Problem A ▸ Repeat the scene-based reasoning listing below line for line, without changing anything.

A History of Our Homestead-Part 1

A few days ago, I got lost in a fairly shallow rabbit hole, scrolling back through my instagram grid.  I’m not great about posting but it really was fun to look back at where we started and how far we’ve come. I also realized a few really important things - those lessons, I will get to shortly.  First, I’m going to do a short series of posts that recap our history of moving.

Buckle up! 

Nathan and I have moved quite a lot in our 25+ years of marriage. In fact, I think 14 times is the number I have settled on (this includes a couple of shorter-term rentals, during bigger moves). Someday, maybe I’ll share how moving as a unit of 2 compares with moving as a family of 6 or 7. And then again, maybe I won’t, except to say that I used to love moving…until it involved children. And I used to love moving…until it involved my husband working in another city while I actively tried to keep a house show-ready, while playing the part of a single parent during the week, with a house full of children (at one point, 2 of them under the age of one).

So, I don’t love moving anymore.  

But I digress.

Anyway, the short version of our story is that, in 2015 (about 8 moves into our life together), we uprooted our family to move from Alabama to Georgia for a new job opportunity. We loved it there and saw ourselves staying there for the long haul.

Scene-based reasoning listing

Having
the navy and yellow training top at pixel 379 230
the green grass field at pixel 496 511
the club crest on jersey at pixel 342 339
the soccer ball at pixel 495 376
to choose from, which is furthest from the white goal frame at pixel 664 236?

Problem B ▸ In the homestead history post, in what year did the family move from Alabama to Georgia?

Final result A ▸
Having
the navy and yellow training top at pixel 379 230
the green grass field at pixel 496 511
the club crest on jersey at pixel 342 339
the soccer ball at pixel 495 376
to choose from, which is furthest from the white goal frame at pixel 664 236?

Final result B ▸ 2015